* Given data:
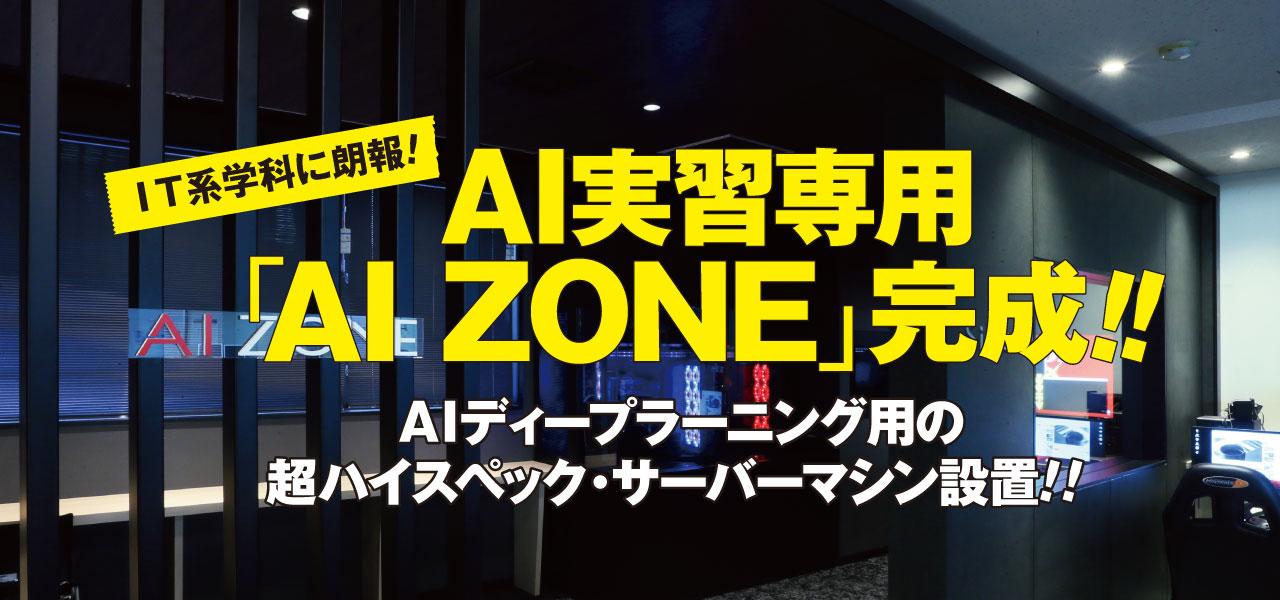 IT系学科に朗報!AIディープラーニング用の 超ハイスペック・サーバーマシン設置!!AI実習専用「AIZONE」  完成!!〈2019.8〉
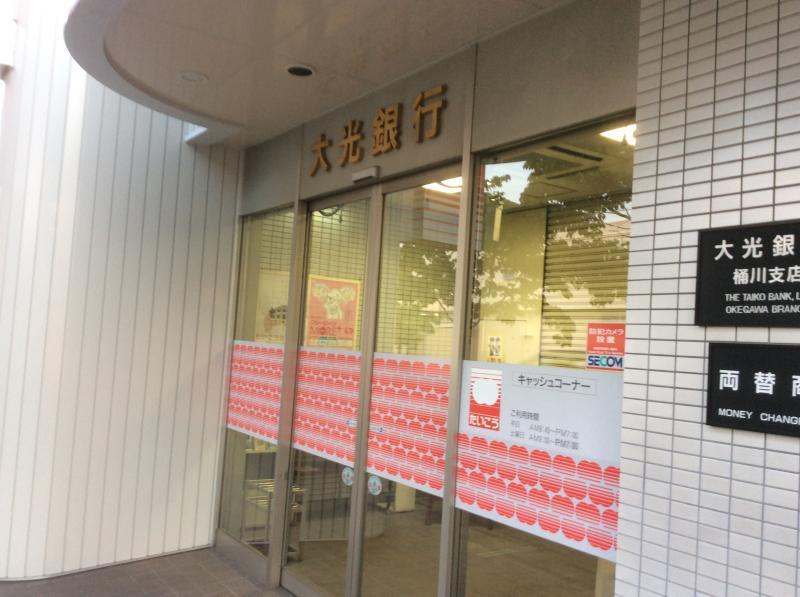 桶川市の大光銀行桶川支店です。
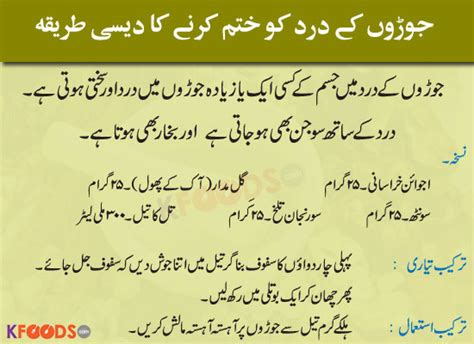 sehat k baray mn tips picture 1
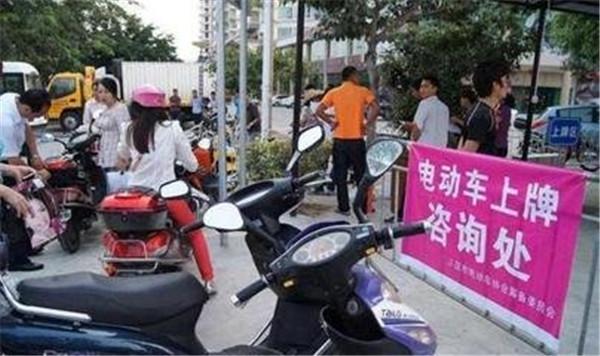 郑州第一张电动车号牌诞生!三轮四轮暂时无法上牌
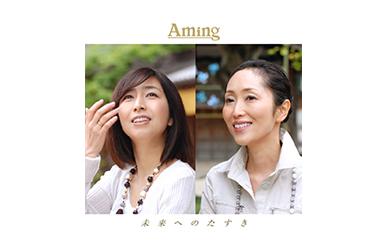 未来へのたすき/Aming - 岡村孝...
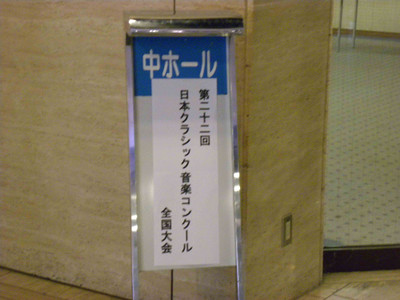 Osakacl2012001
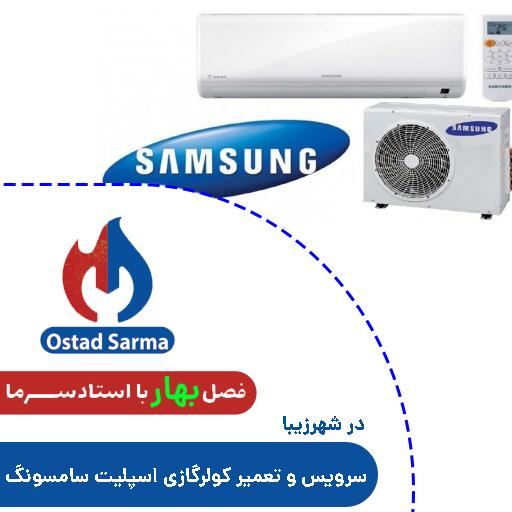 سرویس و تعمیر کولرگازی اسپلیت سامسونگ Samsung در شهر زیبا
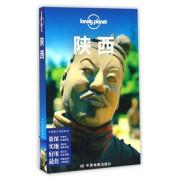 陕西/中国旅行指南系列/lonely planet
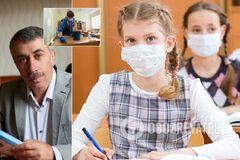 Как уменьшить риск заражения COVID-19 в классе: Комаровский дал советы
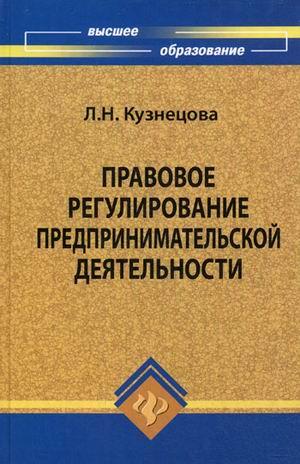 Кузнецова Л.Н. Правовое регулирование предпринимательской деят. Уч. пос.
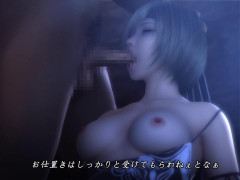 Yuffie to etchi | Download from Files Monster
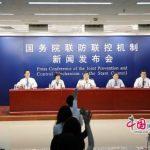 時隔1個月…國務院重啟疫情聯防記者會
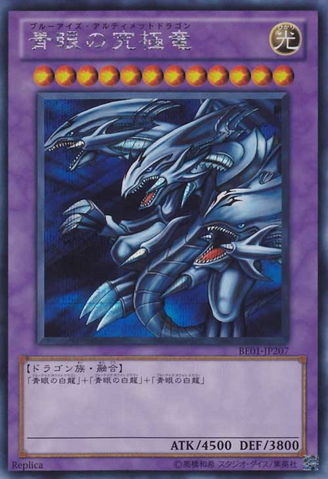 File:BlueEyesUltimateDragon-BE01-JP-ScR-RP.png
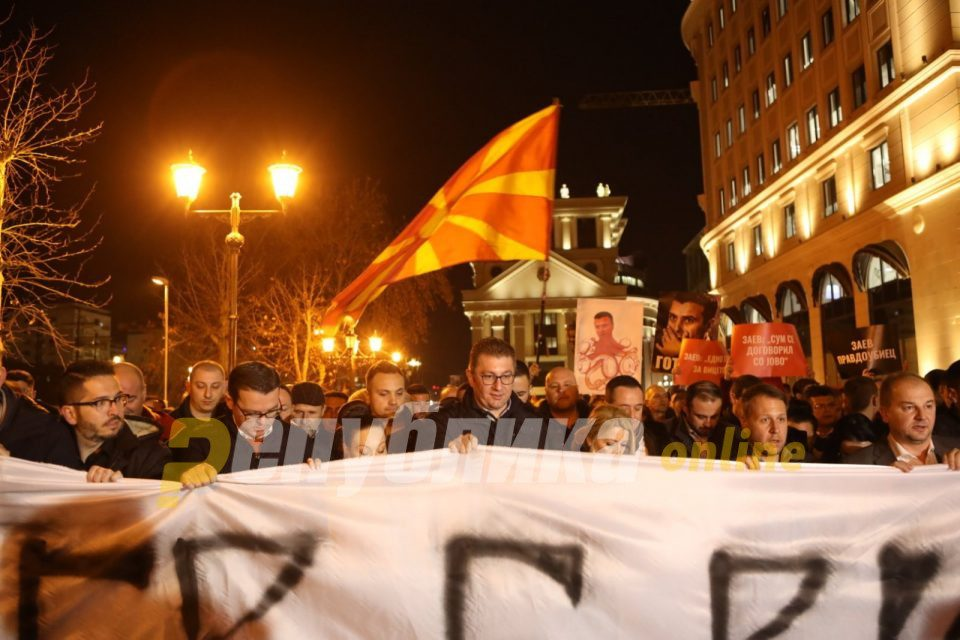 People show red card to Zaev, the prosecution and the judiciary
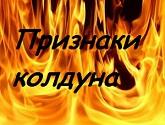 plamya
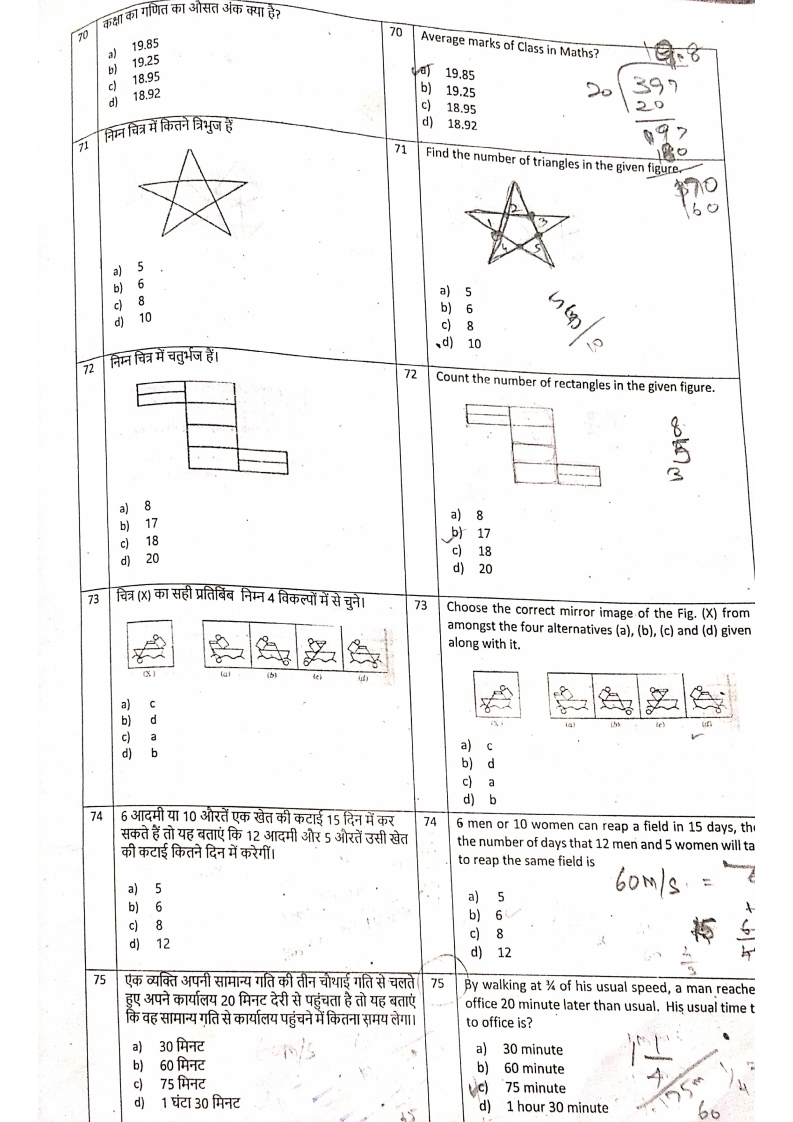 GDS to PA exam question paper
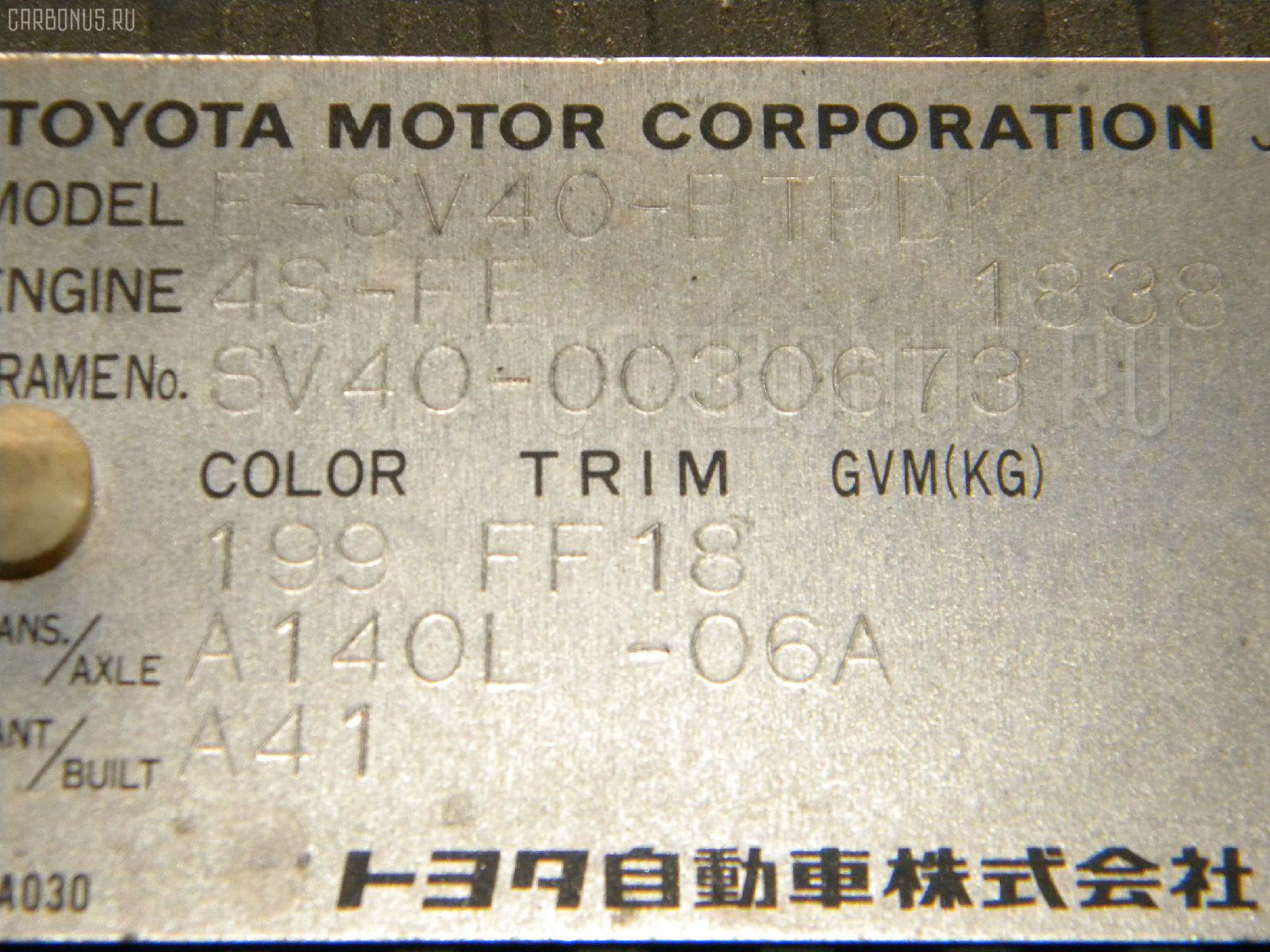 Бачок гидроусилителя TOYOTA VISTA SV40 4S-FE Фото 3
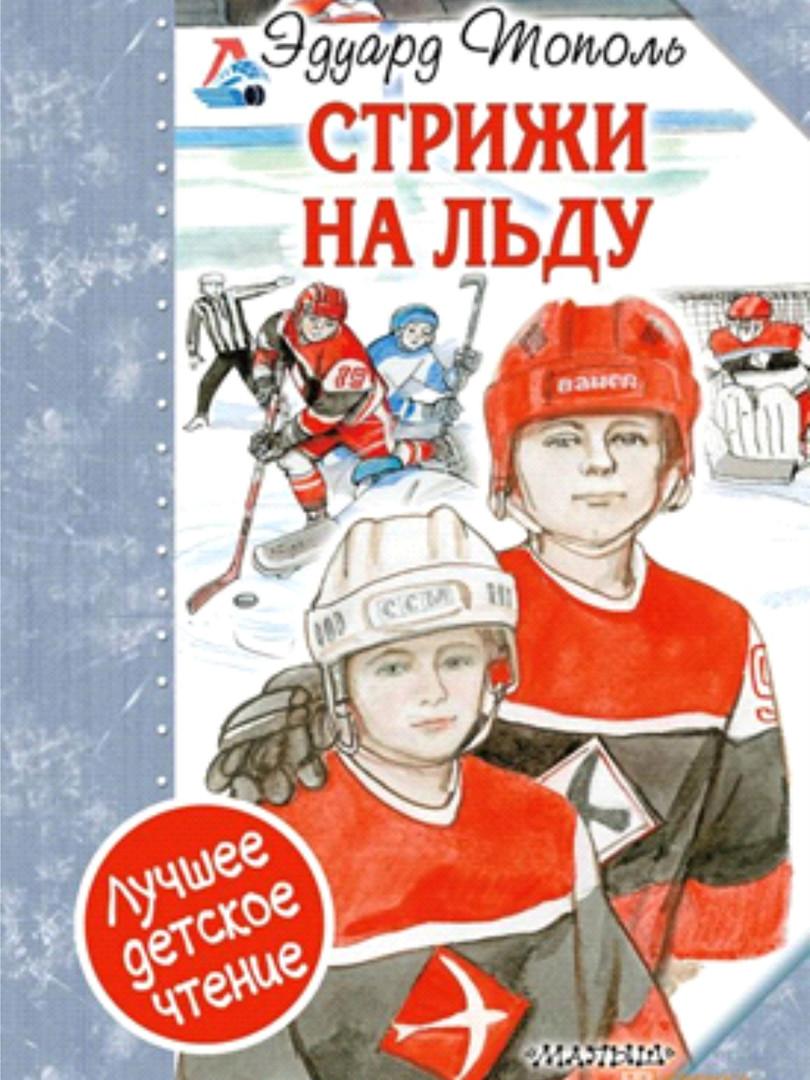 Эдуард Тополь Стрижи на льду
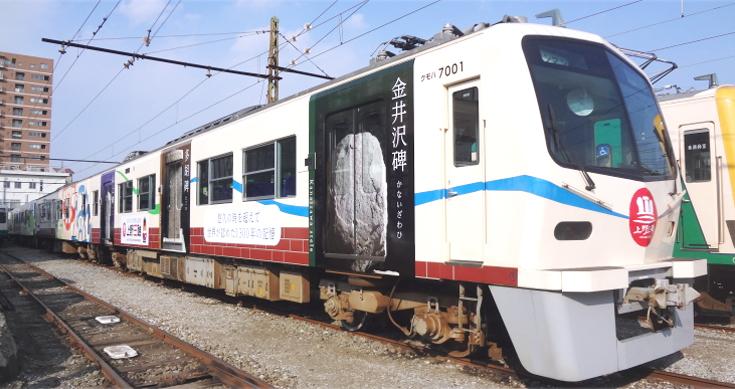 ラッピング列車画像
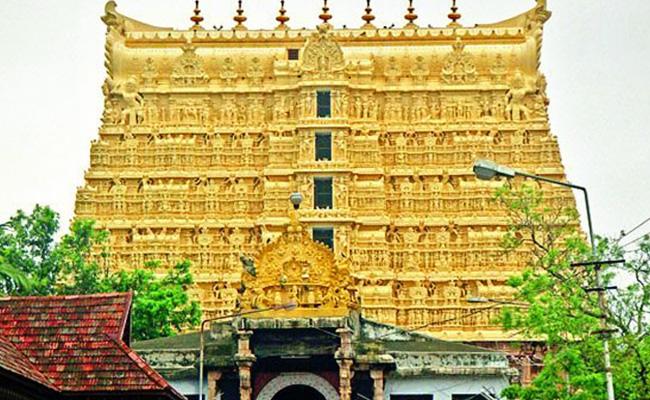 Pure Gold in Padmanabhaswamy Temple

* Assignment: Skip every picture and transcribe the data above exactly.

* Solution below:
 IT系学科に朗報!AIディープラーニング用の 超ハイスペック・サーバーマシン設置!!AI実習専用「AIZONE」  完成!!〈2019.8〉
 桶川市の大光銀行桶川支店です。
 sehat k baray mn tips picture 1
 郑州第一张电动车号牌诞生!三轮四轮暂时无法上牌
 未来へのたすき/Aming - 岡村孝...
 Osakacl2012001
 سرویس و تعمیر کولرگازی اسپلیت سامسونگ Samsung در شهر زیبا
 陕西/中国旅行指南系列/lonely planet
 Как уменьшить риск заражения COVID-19 в классе: Комаровский дал советы
 Кузнецова Л.Н. Правовое регулирование предпринимательской деят. Уч. пос.
 Yuffie to etchi | Download from Files Monster
 時隔1個月…國務院重啟疫情聯防記者會
 File:BlueEyesUltimateDragon-BE01-JP-ScR-RP.png
 People show red card to Zaev, the prosecution and the judiciary
 plamya
 GDS to PA exam question paper
 Бачок гидроусилителя TOYOTA VISTA SV40 4S-FE Фото 3
 Эдуард Тополь Стрижи на льду
 ラッピング列車画像
 Pure Gold in Padmanabhaswamy Temple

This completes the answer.